Selected extract
☆ ☆ ☆ ☆
Larrabee and Fischer received photographic training in Germany, while Wissema was trained by Fischer. Their work reflected the influence of which was then the new documentary style in Germany. That photographic style coincided with the development of the first commercial 35mm cameras and the more professional, but compact, Rolleiflex camera, to which all three photographers had a preference.
Constance Stuart Larrabee
Constance Stuart Larrabee was born in 1914 in Cornwall, England and came to Pretoria, South Africa with her family when she was three month old. In 1924, she developed an interest in photography when she was given a Kodak Box Brownie for her birthday. In 1933, Stuart returned to London to study photography and move to Munich two years later to undertake advanced studies. In 1936, she returned to Pretoria where she established a portrait studio to capture the local elite along with important visitors including members of the British royal family. Apart from her commercial work, Stuart enjoyed travelling across the country to chronicle the vanishing ethnic cultures such as Ndebele, Bushmen, Zulu, and the Xhosa peoples. Her photographs in rural areas demonstrate her excellent technique and aesthetic vision. Her exhibitions drew national attention and led to her appointment as a war photographer.
Stuart was the South Africa’s first woman correspondent during World War II when she accompanied the South African Sixth Armored Division and the American Sixth Army as they swept through Europe. She photographed South African soldiers fighting their way up to Italy, as well as the liberation of Paris, with Gen. Charles de Gaulle addressing a crowd. In 1949, she married Col. Sterling Loop Larrabee and settled in Chestertown, where she established a long association with Washington College. She supported its arts programs and helped establish the Constance Stuart Larrabee Arts Center. Larrabee's work has been exhibited in several museums, including the South African National Gallery in Cape Town, and the National Museum of African Art in Washington.
☆ ☆ ☆ ☆
Data extract
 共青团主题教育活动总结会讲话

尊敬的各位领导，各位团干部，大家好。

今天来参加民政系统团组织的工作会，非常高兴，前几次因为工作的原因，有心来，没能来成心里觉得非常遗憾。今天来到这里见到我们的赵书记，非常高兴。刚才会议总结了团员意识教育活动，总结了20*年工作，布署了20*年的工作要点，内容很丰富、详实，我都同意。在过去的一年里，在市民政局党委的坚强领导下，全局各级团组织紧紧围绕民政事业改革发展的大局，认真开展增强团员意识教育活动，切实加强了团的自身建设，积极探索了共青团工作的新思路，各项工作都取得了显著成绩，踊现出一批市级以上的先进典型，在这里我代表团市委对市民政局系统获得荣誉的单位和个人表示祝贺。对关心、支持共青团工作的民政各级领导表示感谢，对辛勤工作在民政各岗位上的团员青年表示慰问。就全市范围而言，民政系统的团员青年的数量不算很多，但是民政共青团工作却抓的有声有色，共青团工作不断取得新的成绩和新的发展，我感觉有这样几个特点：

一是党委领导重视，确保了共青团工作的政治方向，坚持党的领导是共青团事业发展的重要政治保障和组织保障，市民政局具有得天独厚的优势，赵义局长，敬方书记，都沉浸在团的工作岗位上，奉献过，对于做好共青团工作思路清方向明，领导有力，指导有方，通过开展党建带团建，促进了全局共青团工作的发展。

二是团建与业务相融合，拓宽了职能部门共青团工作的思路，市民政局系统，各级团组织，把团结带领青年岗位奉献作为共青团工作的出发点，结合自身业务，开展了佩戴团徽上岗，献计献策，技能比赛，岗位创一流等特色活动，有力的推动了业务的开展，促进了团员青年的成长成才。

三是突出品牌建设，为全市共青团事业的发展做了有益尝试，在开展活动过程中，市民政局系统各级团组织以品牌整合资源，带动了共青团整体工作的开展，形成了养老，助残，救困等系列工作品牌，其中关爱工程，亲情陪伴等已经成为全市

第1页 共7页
☆ ☆ ☆ ☆
Task requirements
Using the text on Constance Stuart Larrabee, explain in one to three sentences how she came to be appointed as a war photographer.

Completed exercise
Her exhibitions drew national attention, and that attention led to her appointment as a war photographer. She went on to become South Africa's first woman correspondent during World War II.